> [Required action]
Within the records, tally the lines that contain "unknown" and reply with that number only.

(Items from a data source)
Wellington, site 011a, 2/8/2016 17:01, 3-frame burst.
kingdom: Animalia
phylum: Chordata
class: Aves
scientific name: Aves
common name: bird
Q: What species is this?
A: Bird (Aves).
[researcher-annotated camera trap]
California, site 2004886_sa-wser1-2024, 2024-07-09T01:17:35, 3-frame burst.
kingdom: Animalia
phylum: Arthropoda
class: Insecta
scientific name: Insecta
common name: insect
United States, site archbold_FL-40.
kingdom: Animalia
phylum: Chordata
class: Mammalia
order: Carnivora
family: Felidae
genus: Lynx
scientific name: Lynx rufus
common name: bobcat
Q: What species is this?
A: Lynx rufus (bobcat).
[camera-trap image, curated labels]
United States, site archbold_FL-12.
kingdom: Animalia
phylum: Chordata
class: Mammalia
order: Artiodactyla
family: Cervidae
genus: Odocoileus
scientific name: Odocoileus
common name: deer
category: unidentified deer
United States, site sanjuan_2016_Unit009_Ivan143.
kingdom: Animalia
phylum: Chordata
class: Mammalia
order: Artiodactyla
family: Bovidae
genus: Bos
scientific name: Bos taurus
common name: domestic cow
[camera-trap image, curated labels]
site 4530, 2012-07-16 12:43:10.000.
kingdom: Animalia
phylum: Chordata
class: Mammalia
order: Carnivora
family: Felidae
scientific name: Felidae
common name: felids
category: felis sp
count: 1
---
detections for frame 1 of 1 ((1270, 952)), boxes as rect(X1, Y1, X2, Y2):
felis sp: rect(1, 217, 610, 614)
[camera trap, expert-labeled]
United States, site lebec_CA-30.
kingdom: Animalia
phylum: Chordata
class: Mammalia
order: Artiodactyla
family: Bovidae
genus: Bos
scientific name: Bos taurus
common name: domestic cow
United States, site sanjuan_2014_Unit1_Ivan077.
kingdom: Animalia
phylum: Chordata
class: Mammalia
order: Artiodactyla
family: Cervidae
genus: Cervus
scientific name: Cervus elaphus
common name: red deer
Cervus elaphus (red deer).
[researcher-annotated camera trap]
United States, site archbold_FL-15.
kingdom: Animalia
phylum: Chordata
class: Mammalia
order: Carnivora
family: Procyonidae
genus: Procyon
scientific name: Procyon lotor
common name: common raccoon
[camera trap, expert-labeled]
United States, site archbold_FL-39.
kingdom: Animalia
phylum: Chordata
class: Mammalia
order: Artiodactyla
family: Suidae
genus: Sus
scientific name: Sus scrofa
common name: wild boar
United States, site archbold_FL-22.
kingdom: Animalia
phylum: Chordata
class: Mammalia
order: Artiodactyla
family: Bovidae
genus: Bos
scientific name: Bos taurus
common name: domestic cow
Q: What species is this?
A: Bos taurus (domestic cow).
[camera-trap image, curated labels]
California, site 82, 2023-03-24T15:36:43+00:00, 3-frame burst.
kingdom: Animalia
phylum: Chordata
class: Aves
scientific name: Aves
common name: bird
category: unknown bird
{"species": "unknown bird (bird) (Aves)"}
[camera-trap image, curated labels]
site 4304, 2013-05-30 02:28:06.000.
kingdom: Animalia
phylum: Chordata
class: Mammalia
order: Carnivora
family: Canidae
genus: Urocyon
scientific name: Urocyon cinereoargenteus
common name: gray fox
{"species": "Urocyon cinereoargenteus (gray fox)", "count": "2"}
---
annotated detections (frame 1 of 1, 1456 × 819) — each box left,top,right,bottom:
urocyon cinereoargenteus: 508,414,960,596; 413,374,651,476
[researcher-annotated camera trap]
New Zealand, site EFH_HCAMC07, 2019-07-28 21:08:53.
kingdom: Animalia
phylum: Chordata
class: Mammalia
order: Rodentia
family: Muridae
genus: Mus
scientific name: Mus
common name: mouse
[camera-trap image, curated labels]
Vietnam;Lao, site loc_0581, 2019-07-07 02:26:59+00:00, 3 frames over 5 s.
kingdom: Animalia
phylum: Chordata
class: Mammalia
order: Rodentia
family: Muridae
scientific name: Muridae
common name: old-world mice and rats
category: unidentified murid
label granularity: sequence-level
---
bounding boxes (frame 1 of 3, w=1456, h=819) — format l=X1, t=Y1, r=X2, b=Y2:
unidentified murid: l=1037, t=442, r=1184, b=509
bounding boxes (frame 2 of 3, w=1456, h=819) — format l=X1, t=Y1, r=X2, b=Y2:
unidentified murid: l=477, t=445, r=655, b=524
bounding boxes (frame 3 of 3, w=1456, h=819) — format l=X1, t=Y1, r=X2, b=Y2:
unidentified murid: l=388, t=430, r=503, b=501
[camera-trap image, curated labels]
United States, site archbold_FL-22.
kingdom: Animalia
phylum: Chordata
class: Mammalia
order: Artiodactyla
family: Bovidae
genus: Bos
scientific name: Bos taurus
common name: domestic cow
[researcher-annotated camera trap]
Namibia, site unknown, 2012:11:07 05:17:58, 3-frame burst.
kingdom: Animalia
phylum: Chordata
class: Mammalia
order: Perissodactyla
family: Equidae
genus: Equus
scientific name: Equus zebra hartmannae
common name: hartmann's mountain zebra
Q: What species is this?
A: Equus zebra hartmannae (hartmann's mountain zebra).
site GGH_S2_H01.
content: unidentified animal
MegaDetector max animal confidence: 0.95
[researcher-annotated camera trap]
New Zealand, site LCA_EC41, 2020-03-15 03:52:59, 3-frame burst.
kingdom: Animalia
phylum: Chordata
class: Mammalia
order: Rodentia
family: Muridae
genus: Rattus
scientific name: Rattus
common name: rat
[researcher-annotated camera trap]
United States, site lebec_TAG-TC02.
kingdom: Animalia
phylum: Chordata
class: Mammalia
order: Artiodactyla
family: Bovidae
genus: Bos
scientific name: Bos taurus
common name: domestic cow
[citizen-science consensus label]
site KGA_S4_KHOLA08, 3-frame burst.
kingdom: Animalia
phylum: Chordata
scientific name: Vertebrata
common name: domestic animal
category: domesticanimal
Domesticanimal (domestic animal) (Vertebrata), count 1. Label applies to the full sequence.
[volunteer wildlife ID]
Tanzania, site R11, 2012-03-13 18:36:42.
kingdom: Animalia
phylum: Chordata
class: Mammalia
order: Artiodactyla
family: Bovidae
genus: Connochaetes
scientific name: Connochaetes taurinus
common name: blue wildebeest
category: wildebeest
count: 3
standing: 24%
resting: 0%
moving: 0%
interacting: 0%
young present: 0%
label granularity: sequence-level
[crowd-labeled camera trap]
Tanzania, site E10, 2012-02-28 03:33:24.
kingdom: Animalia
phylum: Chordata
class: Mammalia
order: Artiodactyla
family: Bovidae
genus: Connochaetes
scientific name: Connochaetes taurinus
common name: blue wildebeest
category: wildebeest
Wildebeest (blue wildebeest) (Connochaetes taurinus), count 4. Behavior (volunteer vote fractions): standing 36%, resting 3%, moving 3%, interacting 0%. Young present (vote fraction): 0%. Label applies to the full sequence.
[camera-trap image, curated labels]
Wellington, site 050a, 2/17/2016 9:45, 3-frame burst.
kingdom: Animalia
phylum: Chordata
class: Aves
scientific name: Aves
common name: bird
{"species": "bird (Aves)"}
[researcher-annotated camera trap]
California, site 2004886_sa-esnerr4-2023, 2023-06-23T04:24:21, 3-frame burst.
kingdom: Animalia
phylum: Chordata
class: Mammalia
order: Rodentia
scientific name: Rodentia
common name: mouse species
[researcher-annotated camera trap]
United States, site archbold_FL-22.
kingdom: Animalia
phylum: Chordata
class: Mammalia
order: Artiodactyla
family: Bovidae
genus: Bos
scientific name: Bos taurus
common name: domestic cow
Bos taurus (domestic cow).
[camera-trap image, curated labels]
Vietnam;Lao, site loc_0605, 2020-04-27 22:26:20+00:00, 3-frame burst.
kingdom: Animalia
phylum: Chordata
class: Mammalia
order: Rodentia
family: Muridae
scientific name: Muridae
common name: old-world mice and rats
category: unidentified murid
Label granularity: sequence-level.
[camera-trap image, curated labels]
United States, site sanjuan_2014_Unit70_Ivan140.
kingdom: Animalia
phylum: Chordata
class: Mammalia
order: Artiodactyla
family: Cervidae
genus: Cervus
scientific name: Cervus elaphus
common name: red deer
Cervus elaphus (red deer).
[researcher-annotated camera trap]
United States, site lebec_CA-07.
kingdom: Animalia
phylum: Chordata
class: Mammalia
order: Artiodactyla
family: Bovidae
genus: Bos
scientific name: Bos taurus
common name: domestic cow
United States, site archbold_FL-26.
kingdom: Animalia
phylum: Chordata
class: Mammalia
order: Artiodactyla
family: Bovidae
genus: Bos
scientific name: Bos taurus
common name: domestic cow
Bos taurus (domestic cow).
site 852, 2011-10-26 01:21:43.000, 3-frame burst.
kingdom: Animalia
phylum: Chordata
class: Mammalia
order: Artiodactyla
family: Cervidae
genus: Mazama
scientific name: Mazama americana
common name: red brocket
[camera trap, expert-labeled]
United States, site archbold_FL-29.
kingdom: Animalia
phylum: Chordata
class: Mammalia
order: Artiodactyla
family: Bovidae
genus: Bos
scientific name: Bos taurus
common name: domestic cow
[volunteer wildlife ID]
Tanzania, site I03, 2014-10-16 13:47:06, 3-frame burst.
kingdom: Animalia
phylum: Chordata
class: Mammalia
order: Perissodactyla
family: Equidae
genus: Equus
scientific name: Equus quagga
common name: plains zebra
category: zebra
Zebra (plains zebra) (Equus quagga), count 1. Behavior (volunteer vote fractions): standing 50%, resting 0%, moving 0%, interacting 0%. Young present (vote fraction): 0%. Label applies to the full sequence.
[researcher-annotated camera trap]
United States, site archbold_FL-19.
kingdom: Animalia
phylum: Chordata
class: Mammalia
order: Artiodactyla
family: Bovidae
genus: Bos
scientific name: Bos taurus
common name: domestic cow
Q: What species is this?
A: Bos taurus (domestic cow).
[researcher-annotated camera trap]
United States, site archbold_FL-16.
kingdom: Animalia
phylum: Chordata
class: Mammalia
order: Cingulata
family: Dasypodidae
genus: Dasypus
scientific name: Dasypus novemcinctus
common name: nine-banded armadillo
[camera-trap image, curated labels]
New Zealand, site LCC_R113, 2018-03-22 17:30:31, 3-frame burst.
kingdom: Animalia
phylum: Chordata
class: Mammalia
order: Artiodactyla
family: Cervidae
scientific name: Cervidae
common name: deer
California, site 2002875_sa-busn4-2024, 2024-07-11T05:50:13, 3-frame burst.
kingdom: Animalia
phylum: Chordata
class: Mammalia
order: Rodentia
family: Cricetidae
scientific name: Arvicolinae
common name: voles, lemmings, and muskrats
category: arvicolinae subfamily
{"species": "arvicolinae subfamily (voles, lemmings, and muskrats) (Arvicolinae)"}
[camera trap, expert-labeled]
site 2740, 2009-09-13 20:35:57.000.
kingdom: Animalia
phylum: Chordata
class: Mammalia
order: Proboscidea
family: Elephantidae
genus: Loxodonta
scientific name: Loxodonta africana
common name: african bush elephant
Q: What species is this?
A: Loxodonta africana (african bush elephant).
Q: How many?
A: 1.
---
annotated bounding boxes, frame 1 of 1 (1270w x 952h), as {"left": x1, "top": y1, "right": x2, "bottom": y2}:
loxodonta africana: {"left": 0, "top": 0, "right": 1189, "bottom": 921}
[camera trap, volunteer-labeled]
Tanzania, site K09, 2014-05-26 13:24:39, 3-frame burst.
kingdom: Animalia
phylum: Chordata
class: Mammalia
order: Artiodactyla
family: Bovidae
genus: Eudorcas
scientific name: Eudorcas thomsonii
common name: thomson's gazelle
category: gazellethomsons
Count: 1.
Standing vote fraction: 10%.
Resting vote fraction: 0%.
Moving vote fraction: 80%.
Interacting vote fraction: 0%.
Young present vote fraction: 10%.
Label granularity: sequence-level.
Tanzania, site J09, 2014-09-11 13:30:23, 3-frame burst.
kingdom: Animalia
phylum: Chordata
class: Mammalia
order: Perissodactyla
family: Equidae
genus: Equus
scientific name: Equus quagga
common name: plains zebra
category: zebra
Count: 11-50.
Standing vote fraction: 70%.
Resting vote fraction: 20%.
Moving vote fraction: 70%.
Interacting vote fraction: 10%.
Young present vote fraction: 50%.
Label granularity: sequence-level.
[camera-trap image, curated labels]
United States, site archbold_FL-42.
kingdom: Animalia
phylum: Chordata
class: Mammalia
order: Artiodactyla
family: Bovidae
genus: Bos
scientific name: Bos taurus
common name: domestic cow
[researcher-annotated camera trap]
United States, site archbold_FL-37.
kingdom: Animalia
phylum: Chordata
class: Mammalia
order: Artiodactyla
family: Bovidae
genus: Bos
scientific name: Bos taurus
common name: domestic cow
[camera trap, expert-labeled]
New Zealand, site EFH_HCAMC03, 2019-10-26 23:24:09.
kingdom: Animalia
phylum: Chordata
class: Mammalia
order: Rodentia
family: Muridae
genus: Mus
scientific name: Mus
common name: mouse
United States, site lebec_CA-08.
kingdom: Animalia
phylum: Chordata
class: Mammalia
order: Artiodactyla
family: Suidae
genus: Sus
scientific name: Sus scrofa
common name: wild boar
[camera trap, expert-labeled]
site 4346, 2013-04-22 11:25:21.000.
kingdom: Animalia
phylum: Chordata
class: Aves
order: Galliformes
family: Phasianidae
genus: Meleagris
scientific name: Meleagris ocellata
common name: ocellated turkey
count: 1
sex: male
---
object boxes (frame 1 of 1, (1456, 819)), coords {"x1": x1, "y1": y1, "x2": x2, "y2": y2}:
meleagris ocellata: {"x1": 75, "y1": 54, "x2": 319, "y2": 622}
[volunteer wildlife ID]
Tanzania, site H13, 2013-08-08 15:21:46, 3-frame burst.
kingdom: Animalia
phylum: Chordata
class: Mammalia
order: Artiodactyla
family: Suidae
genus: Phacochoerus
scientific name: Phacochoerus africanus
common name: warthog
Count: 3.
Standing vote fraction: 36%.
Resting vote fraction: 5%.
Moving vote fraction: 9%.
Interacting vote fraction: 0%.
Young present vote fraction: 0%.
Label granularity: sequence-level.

> [Exercise answer]
3